* Begin *
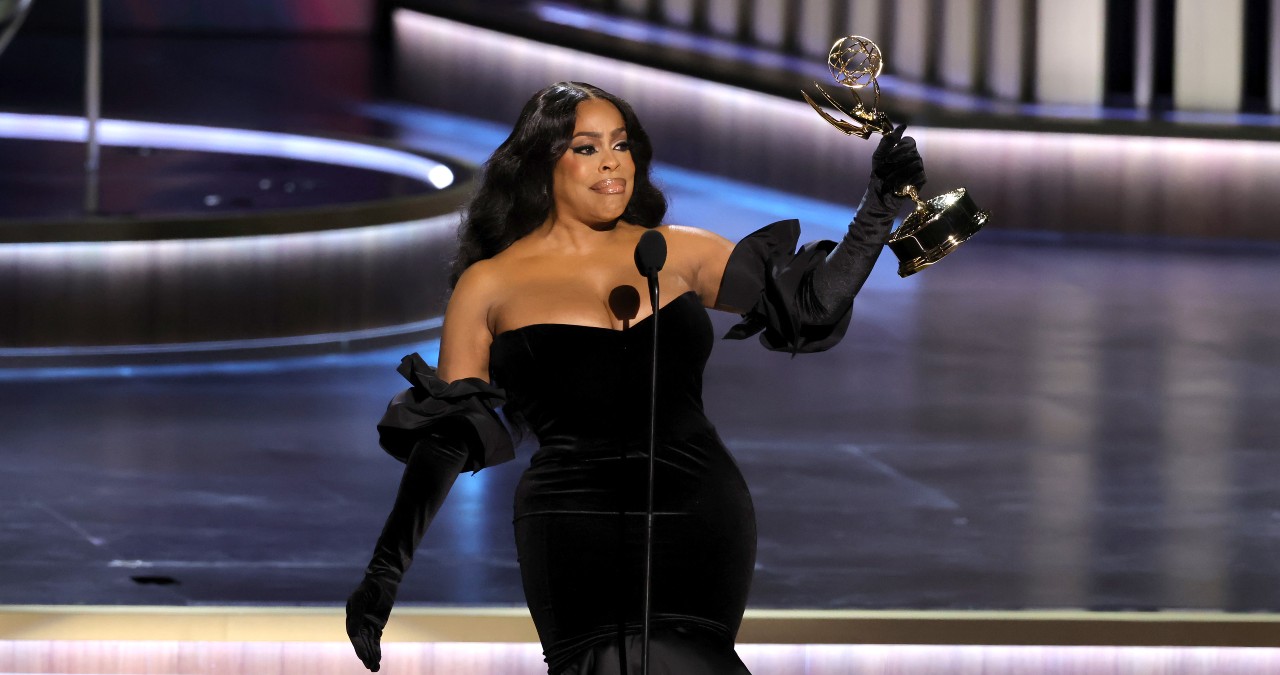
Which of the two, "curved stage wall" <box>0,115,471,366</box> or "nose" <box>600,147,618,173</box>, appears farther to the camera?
"curved stage wall" <box>0,115,471,366</box>

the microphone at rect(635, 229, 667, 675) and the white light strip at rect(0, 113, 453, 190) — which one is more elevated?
the white light strip at rect(0, 113, 453, 190)

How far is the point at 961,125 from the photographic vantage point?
10695 millimetres

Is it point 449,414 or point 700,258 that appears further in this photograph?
point 700,258

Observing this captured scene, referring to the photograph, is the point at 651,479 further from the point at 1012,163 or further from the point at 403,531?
the point at 1012,163

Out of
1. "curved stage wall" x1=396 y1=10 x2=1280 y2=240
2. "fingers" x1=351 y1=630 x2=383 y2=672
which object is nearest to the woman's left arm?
"fingers" x1=351 y1=630 x2=383 y2=672

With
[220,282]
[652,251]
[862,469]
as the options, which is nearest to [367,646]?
[652,251]

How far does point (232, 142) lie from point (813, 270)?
7.79 metres

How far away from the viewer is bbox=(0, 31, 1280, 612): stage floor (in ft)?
16.5

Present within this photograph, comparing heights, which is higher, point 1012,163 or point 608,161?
point 1012,163

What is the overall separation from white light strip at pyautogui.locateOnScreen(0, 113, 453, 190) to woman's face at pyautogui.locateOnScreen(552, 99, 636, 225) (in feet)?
18.7

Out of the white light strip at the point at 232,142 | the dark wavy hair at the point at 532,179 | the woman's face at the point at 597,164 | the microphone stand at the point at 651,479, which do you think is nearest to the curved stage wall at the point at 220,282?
the white light strip at the point at 232,142

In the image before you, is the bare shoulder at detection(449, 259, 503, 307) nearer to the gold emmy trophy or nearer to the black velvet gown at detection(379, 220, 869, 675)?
the black velvet gown at detection(379, 220, 869, 675)

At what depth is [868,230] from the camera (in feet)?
9.62

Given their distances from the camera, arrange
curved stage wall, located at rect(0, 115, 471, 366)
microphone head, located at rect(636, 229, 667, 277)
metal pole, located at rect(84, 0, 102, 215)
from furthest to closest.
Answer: metal pole, located at rect(84, 0, 102, 215), curved stage wall, located at rect(0, 115, 471, 366), microphone head, located at rect(636, 229, 667, 277)
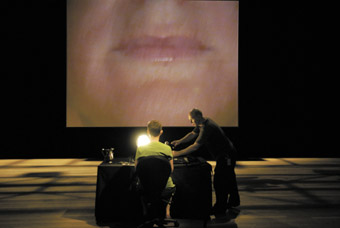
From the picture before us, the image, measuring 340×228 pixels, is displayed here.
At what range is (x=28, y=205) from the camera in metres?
4.47

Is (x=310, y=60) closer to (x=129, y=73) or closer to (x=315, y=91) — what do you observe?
(x=315, y=91)

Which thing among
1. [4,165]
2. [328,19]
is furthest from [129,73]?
[328,19]

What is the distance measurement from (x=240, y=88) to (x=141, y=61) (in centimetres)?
240

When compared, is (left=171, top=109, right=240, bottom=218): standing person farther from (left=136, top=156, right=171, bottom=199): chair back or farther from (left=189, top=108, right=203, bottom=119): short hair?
(left=136, top=156, right=171, bottom=199): chair back

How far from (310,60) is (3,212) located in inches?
293

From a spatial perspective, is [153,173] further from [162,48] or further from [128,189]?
[162,48]

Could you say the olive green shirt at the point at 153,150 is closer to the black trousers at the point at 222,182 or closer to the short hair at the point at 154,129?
the short hair at the point at 154,129

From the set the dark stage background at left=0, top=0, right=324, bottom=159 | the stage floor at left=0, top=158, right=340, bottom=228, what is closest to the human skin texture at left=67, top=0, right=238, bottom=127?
the dark stage background at left=0, top=0, right=324, bottom=159

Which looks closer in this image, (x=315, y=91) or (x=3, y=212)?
(x=3, y=212)

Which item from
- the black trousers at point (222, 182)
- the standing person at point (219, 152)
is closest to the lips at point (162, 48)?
the standing person at point (219, 152)

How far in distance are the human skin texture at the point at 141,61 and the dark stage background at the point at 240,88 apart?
390mm

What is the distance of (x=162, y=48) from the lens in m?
8.35

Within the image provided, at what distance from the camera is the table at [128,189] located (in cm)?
372

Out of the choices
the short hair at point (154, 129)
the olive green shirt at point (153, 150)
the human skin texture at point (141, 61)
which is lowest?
the olive green shirt at point (153, 150)
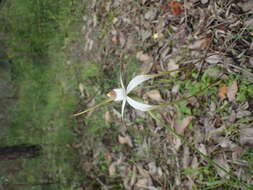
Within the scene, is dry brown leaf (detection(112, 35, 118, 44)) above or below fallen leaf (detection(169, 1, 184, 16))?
above

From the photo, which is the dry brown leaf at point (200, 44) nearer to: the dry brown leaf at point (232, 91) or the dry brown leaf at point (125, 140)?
the dry brown leaf at point (232, 91)

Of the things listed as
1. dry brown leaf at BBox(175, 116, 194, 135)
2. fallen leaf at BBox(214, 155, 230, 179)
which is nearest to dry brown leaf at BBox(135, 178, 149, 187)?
dry brown leaf at BBox(175, 116, 194, 135)

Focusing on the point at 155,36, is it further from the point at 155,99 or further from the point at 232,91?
* End *
• What you need to do:
Reproduce the listing from its start through the line holding "10695 millimetres", inclusive, with "elevated" replaced by "raised" and everything else unchanged. Leave the pictures out of the answer.

• Result:
Which of the two, "curved stage wall" <box>0,115,471,366</box> or "nose" <box>600,147,618,173</box>, appears farther to the camera?
"curved stage wall" <box>0,115,471,366</box>

the microphone at rect(635, 229, 667, 675) and the white light strip at rect(0, 113, 453, 190) — which one is more raised?
the white light strip at rect(0, 113, 453, 190)

How far is the point at 961,125 from the photographic vantage point?
10695 millimetres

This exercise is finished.